We can see these differences more clearly by plotting them:
afl_sample_1 |>
mutate(sample = "One") |>
bind_rows(
mutate(afl_sample_2, sample = "Two")
) |>
bind_rows(
mutate(afl_sample_3, sample = "Three")
) |>
ggplot(aes(x = disposalEfficiency, y = dreamTeamPoints, colour = sample)) +
geom_point(alpha = 0.5) +
geom_smooth(method = "lm", se = F) +
theme_minimal()
Each of our pure random samples led our model to estimate a slightly different relationship between disposal efficiency and Dream Team points. For example, sample one leads us to believe that a one percentage point increase in a player’s disposal efficiency is associated with a 0.09 point increase in their Dream Team points, on average. Model 3, on the other hand, would suggest that this same change in disposal efficiency is associated with a 0.19 point increase in a player’s Dream Team points, on average.
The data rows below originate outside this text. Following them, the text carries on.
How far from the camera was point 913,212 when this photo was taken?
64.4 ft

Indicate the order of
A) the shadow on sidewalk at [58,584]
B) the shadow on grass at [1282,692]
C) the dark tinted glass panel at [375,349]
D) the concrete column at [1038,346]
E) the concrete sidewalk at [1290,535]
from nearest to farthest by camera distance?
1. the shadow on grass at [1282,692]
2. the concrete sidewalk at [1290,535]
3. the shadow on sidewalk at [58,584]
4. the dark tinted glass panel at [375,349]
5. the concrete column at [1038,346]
Let’s do this 1,000 times and take a look at the range of different estimates produced by random chance. First, I write a function that takes a random sample of 250 players from the full player list. It then fits a linear regression model using that sample. Finally, it returns the coefficients for that model in a format that is easy for us to work with.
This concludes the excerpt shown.